- **Document passage**
* * * * * * * * *

This content was last reviewed around July 2023.
Cloud friendly
1. Are financial institutions legally permitted to use cloud services?
Yes. Financial institutions in Mexico (e.g., banks, financial technology institutions (such as e-wallet and crowdfunding entities) and brokerage firms) are permitted to contract with third-party service providers for the provision of cloud services. However, such arrangements are regarded and regulated as a form of "outsourcing." As a result, in some circumstances, financial institutions need to provide notice or obtain authorization from the National Banking and Securities Commission (CNBV) prior to contracting with third-party service providers for the provision of cloud services.
In general, the CNBV does not proactively encourage nor prevent private financial institutions from moving to the cloud. However, the fact that the CNBV expressly included a reference to crowdfunding and e-wallet institutions of "cloud services" contracting with third-party service providers in its General Rules Applicable to Financial Technology Institutions and General Rules Applicable to Electronic Payment Fund Institutions (which were published in 2018 and 2020 respectively) suggests that the CNBV is willing to acknowledge cloud services as a new standard.
2. Are there any rules that apply to cloud use by financial institutions (e.g., rules regarding outsourcing or the use of cloud services)?
Yes, outsourcing by financial institutions — including in respect of cloud services — is regulated, and some specific requirements apply in relation to providing cloud services to financial institutions.
The laws that regulate each kind of financial institution set out the requirements that such institutions must comply with to achieve authorization to procure sourced cloud services.
In addition, the Federal Law for the Protection of Personal Data Held by Private Entities ("Ley Federal de Proteccion de Datos personales en Posesión de los Particulares") applies to any financial institution that processes personal data. In that regard, the restrictions and requirements for private entities using cloud services to process personal data would apply.
3. Are there any specific contractual requirements for cloud outsourcing?
In general terms (as requirements can slightly vary depending on each financial institution), a financial institution that intends to engage a third-party service provider to provide cloud services to it on an outsourced basis must provide the National Banking and Securities Commission (CNBV) with a copy of the draft contract for the rendering of cloud services. The draft contract must indicate the probable date of its execution, and the rights and obligations of the financial institution and the third party. Additionally, the outsourcing contract must include a record of the third party's express acceptance of certain specific obligations, including obligations to do the following:
a) Deliver, during the course of an audit and at the financial institution's request, to the appointed independent external auditor and to the CNBV, the books, systems, records, manuals and documents in general that are related to the rendering of the service in question (The third party must also expressly accept an obligation to allow the independent external auditor or the CNBV's personnel access to its offices and facilities in general, related to the rendering of the service in question.)

* * * * * * * * *

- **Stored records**
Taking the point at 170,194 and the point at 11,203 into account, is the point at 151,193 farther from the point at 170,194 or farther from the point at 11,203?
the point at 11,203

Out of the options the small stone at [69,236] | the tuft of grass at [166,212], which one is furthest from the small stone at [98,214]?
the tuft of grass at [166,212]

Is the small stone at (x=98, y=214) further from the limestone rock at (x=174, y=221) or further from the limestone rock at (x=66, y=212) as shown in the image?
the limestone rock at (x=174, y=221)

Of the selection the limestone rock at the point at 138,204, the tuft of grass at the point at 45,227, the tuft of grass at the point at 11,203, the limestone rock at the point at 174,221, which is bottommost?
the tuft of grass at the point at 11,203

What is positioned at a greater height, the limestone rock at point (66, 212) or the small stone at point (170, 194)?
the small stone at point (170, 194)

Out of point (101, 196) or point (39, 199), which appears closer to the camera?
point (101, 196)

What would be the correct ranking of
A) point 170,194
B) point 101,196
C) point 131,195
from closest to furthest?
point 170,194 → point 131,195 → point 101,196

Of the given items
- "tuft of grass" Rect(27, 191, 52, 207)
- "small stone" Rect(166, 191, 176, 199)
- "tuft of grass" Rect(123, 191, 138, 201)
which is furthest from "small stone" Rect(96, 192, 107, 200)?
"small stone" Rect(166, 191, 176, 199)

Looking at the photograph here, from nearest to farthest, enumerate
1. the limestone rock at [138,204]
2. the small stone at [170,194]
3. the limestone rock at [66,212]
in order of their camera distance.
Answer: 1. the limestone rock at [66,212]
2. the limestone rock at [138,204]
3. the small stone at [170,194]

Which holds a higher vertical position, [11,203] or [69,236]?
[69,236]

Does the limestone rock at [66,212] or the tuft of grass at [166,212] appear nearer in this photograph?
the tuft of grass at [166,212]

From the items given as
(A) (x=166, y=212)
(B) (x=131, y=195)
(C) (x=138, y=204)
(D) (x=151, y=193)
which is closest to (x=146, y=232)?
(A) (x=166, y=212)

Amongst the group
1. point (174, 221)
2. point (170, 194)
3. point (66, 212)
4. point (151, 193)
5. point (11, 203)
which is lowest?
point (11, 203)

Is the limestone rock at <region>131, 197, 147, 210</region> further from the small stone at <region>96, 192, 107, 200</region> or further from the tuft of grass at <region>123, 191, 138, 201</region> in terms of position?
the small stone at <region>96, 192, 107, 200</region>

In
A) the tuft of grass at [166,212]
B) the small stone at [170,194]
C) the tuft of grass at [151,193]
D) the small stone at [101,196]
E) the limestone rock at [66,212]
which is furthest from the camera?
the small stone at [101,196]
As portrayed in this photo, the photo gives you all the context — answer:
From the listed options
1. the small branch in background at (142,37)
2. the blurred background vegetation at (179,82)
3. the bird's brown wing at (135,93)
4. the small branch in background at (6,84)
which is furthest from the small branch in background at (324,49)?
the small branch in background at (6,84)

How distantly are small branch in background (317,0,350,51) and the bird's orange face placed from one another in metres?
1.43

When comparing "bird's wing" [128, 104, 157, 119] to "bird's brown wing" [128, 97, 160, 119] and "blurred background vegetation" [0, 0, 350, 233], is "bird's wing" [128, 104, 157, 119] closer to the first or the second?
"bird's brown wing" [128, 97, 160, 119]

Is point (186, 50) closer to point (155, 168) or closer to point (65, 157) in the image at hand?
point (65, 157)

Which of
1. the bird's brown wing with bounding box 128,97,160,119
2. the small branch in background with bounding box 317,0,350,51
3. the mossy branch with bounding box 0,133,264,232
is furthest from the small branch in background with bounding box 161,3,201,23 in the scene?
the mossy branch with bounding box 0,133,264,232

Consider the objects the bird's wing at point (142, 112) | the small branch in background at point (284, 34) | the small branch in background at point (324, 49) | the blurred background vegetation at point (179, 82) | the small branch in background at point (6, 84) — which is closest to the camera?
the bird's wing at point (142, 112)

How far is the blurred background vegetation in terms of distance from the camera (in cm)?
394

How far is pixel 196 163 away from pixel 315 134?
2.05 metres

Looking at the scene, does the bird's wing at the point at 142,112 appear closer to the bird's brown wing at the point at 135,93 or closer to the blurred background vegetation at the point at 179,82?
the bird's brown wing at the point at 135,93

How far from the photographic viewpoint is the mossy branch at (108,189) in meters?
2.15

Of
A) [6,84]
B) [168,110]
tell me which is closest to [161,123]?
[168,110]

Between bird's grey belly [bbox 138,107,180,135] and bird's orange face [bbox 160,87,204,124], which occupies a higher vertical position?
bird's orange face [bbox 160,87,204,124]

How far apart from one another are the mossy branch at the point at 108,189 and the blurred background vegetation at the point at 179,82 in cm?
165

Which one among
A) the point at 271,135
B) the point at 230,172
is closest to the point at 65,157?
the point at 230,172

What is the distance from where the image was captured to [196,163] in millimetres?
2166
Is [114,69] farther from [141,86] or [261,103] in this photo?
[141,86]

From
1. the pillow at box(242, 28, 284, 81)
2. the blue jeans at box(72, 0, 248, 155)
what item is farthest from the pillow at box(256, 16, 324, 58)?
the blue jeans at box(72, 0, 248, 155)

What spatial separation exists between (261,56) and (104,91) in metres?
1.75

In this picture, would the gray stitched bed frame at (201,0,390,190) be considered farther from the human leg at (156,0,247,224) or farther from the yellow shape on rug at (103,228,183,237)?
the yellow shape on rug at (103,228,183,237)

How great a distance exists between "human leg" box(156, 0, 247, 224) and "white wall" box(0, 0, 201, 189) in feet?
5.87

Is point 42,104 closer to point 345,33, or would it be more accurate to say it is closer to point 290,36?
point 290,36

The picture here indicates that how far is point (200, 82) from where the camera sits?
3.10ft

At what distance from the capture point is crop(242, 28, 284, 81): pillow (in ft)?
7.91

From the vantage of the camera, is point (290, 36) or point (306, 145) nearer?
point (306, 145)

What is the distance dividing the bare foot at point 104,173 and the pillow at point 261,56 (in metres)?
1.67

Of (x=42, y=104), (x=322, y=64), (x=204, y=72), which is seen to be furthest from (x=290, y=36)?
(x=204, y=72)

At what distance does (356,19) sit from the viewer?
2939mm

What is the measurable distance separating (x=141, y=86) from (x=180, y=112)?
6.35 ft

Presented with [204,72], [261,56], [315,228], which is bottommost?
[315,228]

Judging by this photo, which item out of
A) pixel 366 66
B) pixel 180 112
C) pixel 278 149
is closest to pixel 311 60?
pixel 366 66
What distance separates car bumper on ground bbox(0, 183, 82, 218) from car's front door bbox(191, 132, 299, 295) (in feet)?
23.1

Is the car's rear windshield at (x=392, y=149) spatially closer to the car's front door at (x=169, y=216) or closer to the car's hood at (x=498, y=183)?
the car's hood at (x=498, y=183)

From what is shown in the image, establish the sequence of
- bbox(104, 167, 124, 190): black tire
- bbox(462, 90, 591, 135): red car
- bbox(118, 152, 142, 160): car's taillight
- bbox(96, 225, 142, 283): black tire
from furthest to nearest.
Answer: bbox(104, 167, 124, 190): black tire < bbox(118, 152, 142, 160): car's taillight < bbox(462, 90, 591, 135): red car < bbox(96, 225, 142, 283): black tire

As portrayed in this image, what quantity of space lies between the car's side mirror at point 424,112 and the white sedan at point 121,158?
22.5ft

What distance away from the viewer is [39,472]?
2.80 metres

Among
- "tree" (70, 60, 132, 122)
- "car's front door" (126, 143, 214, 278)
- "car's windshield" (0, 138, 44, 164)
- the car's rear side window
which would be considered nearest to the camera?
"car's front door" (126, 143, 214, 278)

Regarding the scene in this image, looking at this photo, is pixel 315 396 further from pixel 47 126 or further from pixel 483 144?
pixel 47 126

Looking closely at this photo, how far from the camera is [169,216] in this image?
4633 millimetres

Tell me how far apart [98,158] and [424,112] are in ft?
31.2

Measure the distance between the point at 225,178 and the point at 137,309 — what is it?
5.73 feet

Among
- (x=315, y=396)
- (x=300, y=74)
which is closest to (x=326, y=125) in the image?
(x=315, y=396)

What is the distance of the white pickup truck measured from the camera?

* * * * * * * * *

- **List of tasks**
A. In the passage on cloud outsourcing by financial institutions in Mexico, which body may need to receive notice or grant authorization before a financial institution contracts for cloud services?
B. Carry on the passage on cloud outsourcing by financial institutions in Mexico, starting right after its last sentence.
The listing has no connection to the passage on cloud outsourcing by financial institutions in Mexico.

- **Response list**
A. The National Banking and Securities Commission (CNBV).

B.
b) Inform the financial institution of any modification to its corporate purpose or any other change that may affect the rendering of the service that is the object of the contract at least 30 days prior to such modification or change
c) Keep confidential the information that has been received, transmitted, processed or stored during the provision of the services and, likewise, accept that such information may only be used and exploited for the purposes agreed on in the provision of the service
Additionally, financial institutions are required to describe the following to the CNBV (among other requirements):
In addition, in compliance with the requirements and restrictions contained in the implementing regulations of the Federal Law for the Protection of Personal Data Held by Private Entities ("Ley Federal de Proteccion de Datos personales en Posesión de los Particulares") (LFPDPPP), the agreement with the cloud service provider should confirm the following:
(i) The cloud service provider complies, at least, with the following: (a) have and apply personal data protection policies in accordance with the applicable principles and duties established in the LFPDPPP and related regulations; (b) be transparent in subcontracting involving the information in respect of which the service is provided; (c) refrain from including conditions for the provision of the service that authorize or allow it to assume ownership or ownership of the information in respect of which the service is provided, and (d) maintain confidentiality of the personal data in respect of which the service is provided.
(ii) The cloud service provider has mechanisms in place, at least, to: (a) make known changes in its privacy policies or conditions for the service it provides; (b) allow a data controller to limit the type of processing of the personal data in respect of which the service is provided; (c) establish and maintain adequate security measures for the protection of the personal data in respect of which the service is provided; (d) guarantee the deletion of the personal data once the service has been provided to the data controller and the data controller has been able to recover it; and (e) prevent access to the personal data to persons who do not have access privileges or, in the case of a founded and motivated request from a competent authority, inform the data controller of that fact.
4. When does cloud outsourcing fall within the scope of the rules?
In general terms, an arrangement will be regarded as cloud outsourcing within the scope of the rules when a financial institution (except for an e-wallet or crowdfunding institution) contracts with a third-party service provider for the rendering of operational processes or the administration of databases and computer systems (i.e., cloud services). Generally, 30 days' prior notice must be given to the National Banking and Securities Commission (CNBV) when such services are to be provided directly from Mexico by a local service provider. However, where a bank contracts for these services, advance authorization from the CNBV would be required where such services are provided or executed partially or entirely from abroad by a foreign service provider, without taking into account whether such services affect qualitatively or quantitatively the applicable financial institution's operation.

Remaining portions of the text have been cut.